#### [Exercise brief]
All the data should be repeated exactly. Any image in it is left out.

#### [The input]
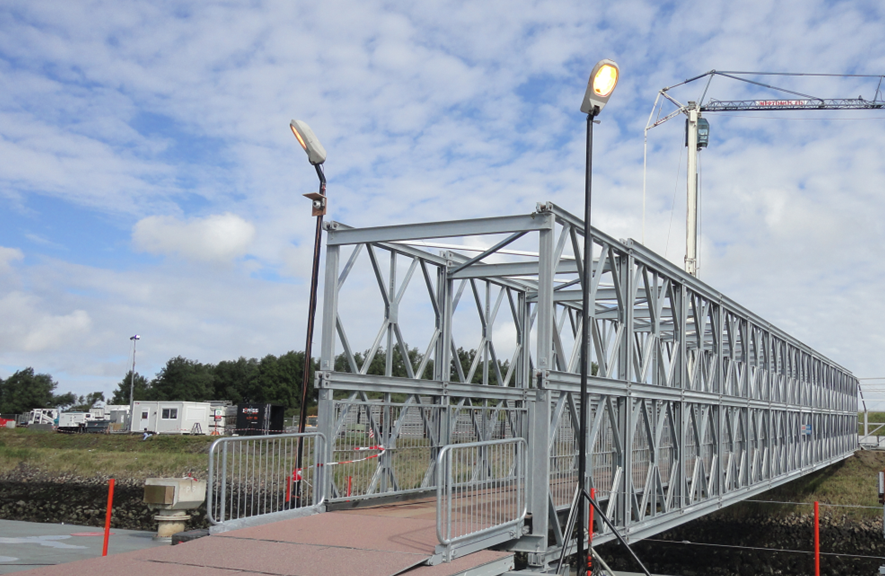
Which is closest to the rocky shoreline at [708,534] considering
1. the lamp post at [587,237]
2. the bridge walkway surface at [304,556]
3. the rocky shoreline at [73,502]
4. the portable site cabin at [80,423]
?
the rocky shoreline at [73,502]

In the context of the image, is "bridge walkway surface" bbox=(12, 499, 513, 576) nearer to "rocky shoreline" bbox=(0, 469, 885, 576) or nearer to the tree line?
"rocky shoreline" bbox=(0, 469, 885, 576)

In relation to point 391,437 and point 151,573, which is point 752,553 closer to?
point 391,437

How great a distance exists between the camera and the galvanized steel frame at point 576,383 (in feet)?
32.8

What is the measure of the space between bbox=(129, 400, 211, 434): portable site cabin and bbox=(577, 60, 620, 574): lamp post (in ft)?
169

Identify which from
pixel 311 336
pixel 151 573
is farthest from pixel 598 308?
pixel 151 573

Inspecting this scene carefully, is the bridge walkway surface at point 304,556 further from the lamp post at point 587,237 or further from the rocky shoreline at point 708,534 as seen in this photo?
the rocky shoreline at point 708,534

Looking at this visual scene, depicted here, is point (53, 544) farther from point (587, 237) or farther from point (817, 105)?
point (817, 105)

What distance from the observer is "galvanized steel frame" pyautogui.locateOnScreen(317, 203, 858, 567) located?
1000 centimetres

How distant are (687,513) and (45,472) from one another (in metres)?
34.7

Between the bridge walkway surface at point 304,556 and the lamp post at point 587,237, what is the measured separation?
4.79 ft

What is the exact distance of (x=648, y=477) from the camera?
533 inches

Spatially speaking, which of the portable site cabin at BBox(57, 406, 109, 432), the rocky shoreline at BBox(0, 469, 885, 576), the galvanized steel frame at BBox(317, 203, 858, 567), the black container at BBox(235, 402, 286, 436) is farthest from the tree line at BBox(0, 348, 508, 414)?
the galvanized steel frame at BBox(317, 203, 858, 567)

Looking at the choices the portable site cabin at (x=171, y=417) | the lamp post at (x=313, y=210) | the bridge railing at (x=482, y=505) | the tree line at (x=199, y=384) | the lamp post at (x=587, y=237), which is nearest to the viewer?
the bridge railing at (x=482, y=505)

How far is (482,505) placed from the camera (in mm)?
8992
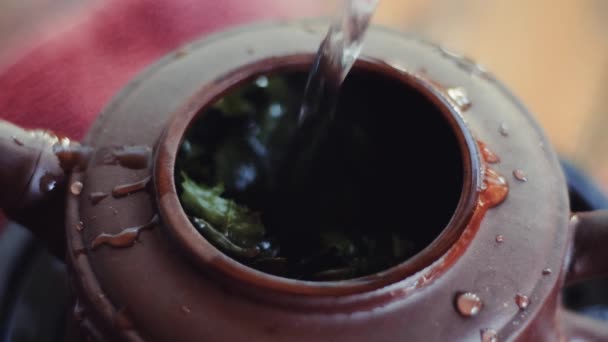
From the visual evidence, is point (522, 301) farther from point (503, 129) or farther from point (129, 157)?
point (129, 157)

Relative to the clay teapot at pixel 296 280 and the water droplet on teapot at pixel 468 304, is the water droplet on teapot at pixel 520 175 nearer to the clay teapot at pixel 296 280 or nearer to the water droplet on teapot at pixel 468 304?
the clay teapot at pixel 296 280

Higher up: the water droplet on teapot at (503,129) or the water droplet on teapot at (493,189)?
the water droplet on teapot at (503,129)

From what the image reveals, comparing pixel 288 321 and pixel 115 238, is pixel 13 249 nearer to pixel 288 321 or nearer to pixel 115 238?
pixel 115 238

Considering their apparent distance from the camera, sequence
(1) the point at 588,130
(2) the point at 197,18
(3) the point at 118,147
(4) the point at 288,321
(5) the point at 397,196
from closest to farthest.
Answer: (4) the point at 288,321 < (3) the point at 118,147 < (5) the point at 397,196 < (2) the point at 197,18 < (1) the point at 588,130

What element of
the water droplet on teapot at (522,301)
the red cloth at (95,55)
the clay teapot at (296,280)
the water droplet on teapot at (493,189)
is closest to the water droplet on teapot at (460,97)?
the clay teapot at (296,280)

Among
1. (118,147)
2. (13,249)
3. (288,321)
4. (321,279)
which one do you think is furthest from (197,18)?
(288,321)

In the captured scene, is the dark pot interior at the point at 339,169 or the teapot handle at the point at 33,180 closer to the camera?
the teapot handle at the point at 33,180
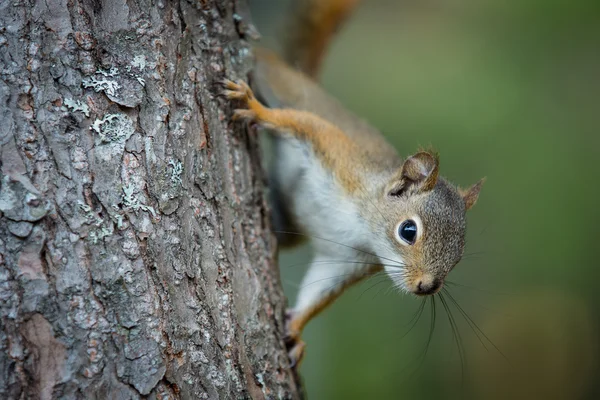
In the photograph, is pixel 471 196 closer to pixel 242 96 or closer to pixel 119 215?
pixel 242 96

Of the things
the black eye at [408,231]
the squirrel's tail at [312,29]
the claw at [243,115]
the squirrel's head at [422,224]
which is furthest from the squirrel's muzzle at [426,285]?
the squirrel's tail at [312,29]

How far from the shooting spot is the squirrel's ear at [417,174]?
264 cm

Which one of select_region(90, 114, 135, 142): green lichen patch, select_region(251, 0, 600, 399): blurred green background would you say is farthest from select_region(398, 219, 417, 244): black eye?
select_region(251, 0, 600, 399): blurred green background

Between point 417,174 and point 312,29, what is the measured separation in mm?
1609

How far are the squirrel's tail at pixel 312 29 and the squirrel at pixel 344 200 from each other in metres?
0.49

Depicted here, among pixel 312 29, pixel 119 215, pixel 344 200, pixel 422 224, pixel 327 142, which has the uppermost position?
pixel 312 29

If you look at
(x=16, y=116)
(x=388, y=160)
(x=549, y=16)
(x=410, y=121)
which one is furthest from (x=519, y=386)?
(x=16, y=116)

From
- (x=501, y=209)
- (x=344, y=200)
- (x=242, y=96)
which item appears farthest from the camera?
(x=501, y=209)

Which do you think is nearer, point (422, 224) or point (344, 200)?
point (422, 224)

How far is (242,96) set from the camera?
2299 mm

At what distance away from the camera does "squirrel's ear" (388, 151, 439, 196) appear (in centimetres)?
264

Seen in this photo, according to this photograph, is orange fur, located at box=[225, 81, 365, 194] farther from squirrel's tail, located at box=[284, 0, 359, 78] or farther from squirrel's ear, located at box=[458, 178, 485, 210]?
squirrel's tail, located at box=[284, 0, 359, 78]

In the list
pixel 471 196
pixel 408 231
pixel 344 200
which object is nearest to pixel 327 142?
pixel 344 200

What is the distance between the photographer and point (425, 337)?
4.77 metres
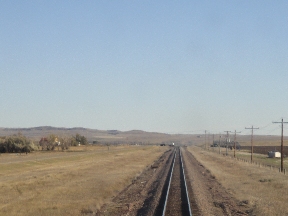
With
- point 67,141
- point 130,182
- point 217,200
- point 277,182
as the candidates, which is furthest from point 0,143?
point 217,200

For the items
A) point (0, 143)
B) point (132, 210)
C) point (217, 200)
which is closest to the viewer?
point (132, 210)

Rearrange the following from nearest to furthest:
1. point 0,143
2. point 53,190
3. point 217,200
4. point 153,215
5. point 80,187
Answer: point 153,215
point 217,200
point 53,190
point 80,187
point 0,143

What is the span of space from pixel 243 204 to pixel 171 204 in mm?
3726

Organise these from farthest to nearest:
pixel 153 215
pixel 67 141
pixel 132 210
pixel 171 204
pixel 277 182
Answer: pixel 67 141 < pixel 277 182 < pixel 171 204 < pixel 132 210 < pixel 153 215

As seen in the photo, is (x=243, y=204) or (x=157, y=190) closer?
(x=243, y=204)

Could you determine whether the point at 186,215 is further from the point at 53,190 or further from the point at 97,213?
the point at 53,190

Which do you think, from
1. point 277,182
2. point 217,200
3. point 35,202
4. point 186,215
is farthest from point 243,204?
point 277,182

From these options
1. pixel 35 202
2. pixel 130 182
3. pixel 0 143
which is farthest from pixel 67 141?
pixel 35 202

#### [Correct answer]
Which is closest to the rocky shoreline at [708,534] considering
1. the lamp post at [587,237]
2. the bridge walkway surface at [304,556]
3. the rocky shoreline at [73,502]
4. the portable site cabin at [80,423]
?
the rocky shoreline at [73,502]

In the context of the image, is "bridge walkway surface" bbox=(12, 499, 513, 576) nearer to "rocky shoreline" bbox=(0, 469, 885, 576) or nearer to the tree line?
"rocky shoreline" bbox=(0, 469, 885, 576)

In relation to point 391,437 and point 151,573, which is point 752,553 closer to?
point 391,437

How great a distance exists between the camera and the galvanized steel frame at point 576,383 (in feet)?
32.8

What is the measure of the space between bbox=(129, 400, 211, 434): portable site cabin and bbox=(577, 60, 620, 574): lamp post (in ft)?
169

Identify which from
pixel 311 336
pixel 151 573
is farthest from pixel 598 308?
pixel 151 573

Inspecting this scene carefully, is the bridge walkway surface at point 304,556 further from the lamp post at point 587,237 or further from the rocky shoreline at point 708,534 as seen in this photo?
the rocky shoreline at point 708,534

Looking at this visual scene, depicted here, is point (53, 544) farther from point (587, 237) or farther from point (817, 105)?
point (817, 105)

What distance from the observer is "galvanized steel frame" pyautogui.locateOnScreen(317, 203, 858, 567) located?
1000 centimetres

How distant are (687,513) and (45,472) from one another (in metres)?
34.7

Between the bridge walkway surface at point 304,556 and the lamp post at point 587,237, what is the measured separation?
4.79 ft

What is the exact distance of (x=648, y=477) from the camera?
533 inches

Spatially speaking, which of the portable site cabin at BBox(57, 406, 109, 432), the rocky shoreline at BBox(0, 469, 885, 576), the galvanized steel frame at BBox(317, 203, 858, 567), the black container at BBox(235, 402, 286, 436) is farthest from the tree line at BBox(0, 348, 508, 414)?
the galvanized steel frame at BBox(317, 203, 858, 567)

Looking at the choices the portable site cabin at (x=171, y=417) | the lamp post at (x=313, y=210) | the bridge railing at (x=482, y=505) | the tree line at (x=199, y=384) | the lamp post at (x=587, y=237), which is nearest to the viewer?
the bridge railing at (x=482, y=505)

How far is (482,505) placed from the camera (in mm)?
8992
From the visual evidence, is point (522, 301) farther from point (503, 129) or farther from point (129, 157)?
point (129, 157)

Relative to the clay teapot at pixel 296 280 and the water droplet on teapot at pixel 468 304, is the water droplet on teapot at pixel 520 175 nearer to the clay teapot at pixel 296 280 or nearer to the water droplet on teapot at pixel 468 304?
the clay teapot at pixel 296 280

Higher up: the water droplet on teapot at (503,129) or the water droplet on teapot at (493,189)?
the water droplet on teapot at (503,129)

From what the image reveals, comparing pixel 288 321 and pixel 115 238, is pixel 13 249 nearer to pixel 288 321 or nearer to pixel 115 238?
pixel 115 238

Considering their apparent distance from the camera, sequence
(1) the point at 588,130
(2) the point at 197,18
(3) the point at 118,147
(4) the point at 288,321
(5) the point at 397,196
from closest to farthest.
Answer: (4) the point at 288,321 < (3) the point at 118,147 < (5) the point at 397,196 < (2) the point at 197,18 < (1) the point at 588,130

What element of
the water droplet on teapot at (522,301)
the red cloth at (95,55)
the clay teapot at (296,280)
the water droplet on teapot at (493,189)
is closest to the water droplet on teapot at (460,97)?
the clay teapot at (296,280)

Among
1. (118,147)
2. (13,249)
3. (288,321)
4. (321,279)
which one do you think is furthest from (197,18)?
(288,321)

In the captured scene, is the dark pot interior at the point at 339,169 or the teapot handle at the point at 33,180 closer to the camera?
the teapot handle at the point at 33,180
In the photograph, is pixel 471 196 closer to pixel 242 96 or closer to pixel 119 215?
pixel 242 96

Of the things
the black eye at [408,231]
the squirrel's tail at [312,29]
the claw at [243,115]
the squirrel's head at [422,224]
which is furthest from the squirrel's muzzle at [426,285]?
the squirrel's tail at [312,29]

How far from the shooting spot is the squirrel's ear at [417,174]?
264 cm

Which one of select_region(90, 114, 135, 142): green lichen patch, select_region(251, 0, 600, 399): blurred green background would you say is farthest from select_region(398, 219, 417, 244): black eye?
select_region(251, 0, 600, 399): blurred green background

Between point 417,174 and point 312,29, what is the measured separation in mm?
1609

How far are the squirrel's tail at pixel 312 29 and the squirrel at pixel 344 200 from each other in metres?
0.49

Depicted here, among pixel 312 29, pixel 119 215, pixel 344 200, pixel 422 224, pixel 327 142, which has the uppermost position?
pixel 312 29

If you look at
(x=16, y=116)
(x=388, y=160)
(x=549, y=16)
(x=410, y=121)
which one is furthest from (x=519, y=386)?
(x=16, y=116)

From
- (x=501, y=209)
- (x=344, y=200)
- (x=242, y=96)
which item appears farthest from the camera?
(x=501, y=209)

Which do you think is nearer, point (422, 224) or point (344, 200)?
point (422, 224)

How far is (242,96) set from the camera?
2299 mm

At what distance away from the camera does "squirrel's ear" (388, 151, 439, 196) appear (in centimetres)?
264

Seen in this photo, according to this photograph, is orange fur, located at box=[225, 81, 365, 194] farther from squirrel's tail, located at box=[284, 0, 359, 78] or farther from squirrel's ear, located at box=[458, 178, 485, 210]?
squirrel's tail, located at box=[284, 0, 359, 78]

In the list
pixel 471 196
pixel 408 231
pixel 344 200
which object is nearest to pixel 327 142?
pixel 344 200

What is the distance between the photographer and point (425, 337)?
4.77 metres
With
- point 67,141
- point 130,182
- point 217,200
- point 277,182
as the candidates, which is furthest from point 0,143?
point 217,200

For the items
A) point (0, 143)
B) point (132, 210)
C) point (217, 200)
which is closest to the viewer?
point (132, 210)

Rearrange the following from nearest to furthest:
1. point 0,143
2. point 53,190
3. point 217,200
4. point 153,215
5. point 80,187
Answer: point 153,215
point 217,200
point 53,190
point 80,187
point 0,143

What is the span of space from pixel 243 204 to pixel 171 204 in mm?
3726

Organise these from farthest to nearest:
pixel 153 215
pixel 67 141
pixel 132 210
pixel 171 204
pixel 277 182
Answer: pixel 67 141 < pixel 277 182 < pixel 171 204 < pixel 132 210 < pixel 153 215

As seen in the photo, is (x=243, y=204) or (x=157, y=190) closer?
(x=243, y=204)

Could you determine whether the point at 186,215 is further from the point at 53,190 or further from the point at 97,213?
the point at 53,190

Which do you think, from
1. point 277,182
2. point 217,200
3. point 35,202
4. point 186,215
is farthest from point 243,204?
point 277,182

From these options
1. pixel 35 202
2. pixel 130 182
3. pixel 0 143
which is farthest from pixel 67 141?
pixel 35 202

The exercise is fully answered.